Tasks and exercises =
**1)** In the blog post, which story in the fiction special is by Lisa Blower?
**2)** Reproduce the rows from the line containing "Within the captured" through the last line of the rows, inclusive.

++++ Extract ++++

Archive for August 2nd, 2009
Two Thumbs Up
The Guardian Weekend had another fiction special yesterday:
- Dave Eggers: ‘A Fork Brought Along’
- A M Homes: ‘All Is Good Except The Rain’
- David Mitchell: ‘The Massive Rat’
- William Boyd: ‘Snapshots’
- Julie Myerson: ‘The Wave’
- Lisa Blower: ‘Broken Crockery’
I’ve read the Mitchell and the Boyd, neither of which are very special; they are both character studies of mild existential crisis. I might read the others, although probably not the Myerson.

++++ Exercise input ++++

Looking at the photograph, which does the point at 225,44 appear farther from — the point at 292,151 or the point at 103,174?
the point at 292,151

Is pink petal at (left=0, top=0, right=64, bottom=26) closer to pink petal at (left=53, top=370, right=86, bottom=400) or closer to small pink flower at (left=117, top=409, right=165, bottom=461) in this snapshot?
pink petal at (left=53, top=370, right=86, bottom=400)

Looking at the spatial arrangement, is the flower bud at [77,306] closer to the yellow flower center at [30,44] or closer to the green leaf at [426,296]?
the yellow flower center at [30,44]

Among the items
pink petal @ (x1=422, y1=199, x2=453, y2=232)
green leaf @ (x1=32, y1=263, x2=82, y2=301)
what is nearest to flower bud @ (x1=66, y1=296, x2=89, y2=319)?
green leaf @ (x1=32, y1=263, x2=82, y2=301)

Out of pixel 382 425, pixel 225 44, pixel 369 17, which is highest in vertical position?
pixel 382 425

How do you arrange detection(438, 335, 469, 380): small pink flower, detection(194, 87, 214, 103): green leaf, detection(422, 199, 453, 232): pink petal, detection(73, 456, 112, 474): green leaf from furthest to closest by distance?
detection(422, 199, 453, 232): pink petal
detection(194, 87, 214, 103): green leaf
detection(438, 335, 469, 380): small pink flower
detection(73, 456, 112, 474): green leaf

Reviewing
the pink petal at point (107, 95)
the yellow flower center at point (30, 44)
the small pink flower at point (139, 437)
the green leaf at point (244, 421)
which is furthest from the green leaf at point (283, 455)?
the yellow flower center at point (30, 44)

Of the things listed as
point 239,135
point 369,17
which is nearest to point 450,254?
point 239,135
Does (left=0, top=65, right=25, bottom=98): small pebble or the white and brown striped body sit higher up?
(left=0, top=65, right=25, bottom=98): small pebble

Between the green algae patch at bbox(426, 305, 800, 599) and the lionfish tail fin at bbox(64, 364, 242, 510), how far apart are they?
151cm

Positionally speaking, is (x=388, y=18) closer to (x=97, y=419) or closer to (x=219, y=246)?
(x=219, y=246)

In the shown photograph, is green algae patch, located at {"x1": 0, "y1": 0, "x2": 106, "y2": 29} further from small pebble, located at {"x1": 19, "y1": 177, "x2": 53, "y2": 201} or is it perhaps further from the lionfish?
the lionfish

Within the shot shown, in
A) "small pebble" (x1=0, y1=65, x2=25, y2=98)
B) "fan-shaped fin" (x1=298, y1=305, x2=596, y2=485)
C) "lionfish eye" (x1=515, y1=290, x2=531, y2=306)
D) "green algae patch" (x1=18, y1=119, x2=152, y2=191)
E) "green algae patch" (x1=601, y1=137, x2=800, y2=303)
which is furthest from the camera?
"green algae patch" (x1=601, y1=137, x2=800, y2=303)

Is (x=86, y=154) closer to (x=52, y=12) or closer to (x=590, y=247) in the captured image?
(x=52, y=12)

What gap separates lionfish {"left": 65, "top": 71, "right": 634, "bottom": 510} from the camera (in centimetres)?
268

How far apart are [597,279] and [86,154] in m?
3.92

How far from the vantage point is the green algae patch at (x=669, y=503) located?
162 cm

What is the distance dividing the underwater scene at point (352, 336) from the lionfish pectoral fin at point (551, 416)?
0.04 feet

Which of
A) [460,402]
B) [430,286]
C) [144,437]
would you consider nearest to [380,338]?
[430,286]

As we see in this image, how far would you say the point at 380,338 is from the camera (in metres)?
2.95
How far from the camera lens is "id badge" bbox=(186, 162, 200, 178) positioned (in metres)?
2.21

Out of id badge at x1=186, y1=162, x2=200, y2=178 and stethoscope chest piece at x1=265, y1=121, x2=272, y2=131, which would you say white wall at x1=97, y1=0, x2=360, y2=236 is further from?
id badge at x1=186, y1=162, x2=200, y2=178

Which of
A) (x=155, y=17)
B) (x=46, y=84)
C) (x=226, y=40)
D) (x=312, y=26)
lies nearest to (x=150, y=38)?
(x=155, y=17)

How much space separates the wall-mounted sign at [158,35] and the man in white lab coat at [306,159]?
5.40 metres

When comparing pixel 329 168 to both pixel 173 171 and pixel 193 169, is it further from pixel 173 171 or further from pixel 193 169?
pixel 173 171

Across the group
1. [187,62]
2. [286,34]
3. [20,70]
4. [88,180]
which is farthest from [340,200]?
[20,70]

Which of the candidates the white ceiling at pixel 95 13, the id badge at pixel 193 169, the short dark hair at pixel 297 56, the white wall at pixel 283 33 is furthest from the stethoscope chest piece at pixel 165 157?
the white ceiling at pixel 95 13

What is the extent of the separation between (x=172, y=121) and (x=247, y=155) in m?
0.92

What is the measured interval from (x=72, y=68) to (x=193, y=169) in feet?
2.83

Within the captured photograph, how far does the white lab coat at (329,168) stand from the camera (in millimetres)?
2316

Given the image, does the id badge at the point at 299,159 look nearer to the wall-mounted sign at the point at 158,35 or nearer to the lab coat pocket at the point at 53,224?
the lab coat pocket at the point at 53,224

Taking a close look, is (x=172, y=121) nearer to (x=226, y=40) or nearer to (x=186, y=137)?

++++

Final answers =
**1)** ‘Broken Crockery’

**2)**
Within the captured photograph, how far does the white lab coat at (329,168) stand from the camera (in millimetres)?
2316

Given the image, does the id badge at the point at 299,159 look nearer to the wall-mounted sign at the point at 158,35 or nearer to the lab coat pocket at the point at 53,224?
the lab coat pocket at the point at 53,224

Taking a close look, is (x=172, y=121) nearer to (x=226, y=40) or nearer to (x=186, y=137)?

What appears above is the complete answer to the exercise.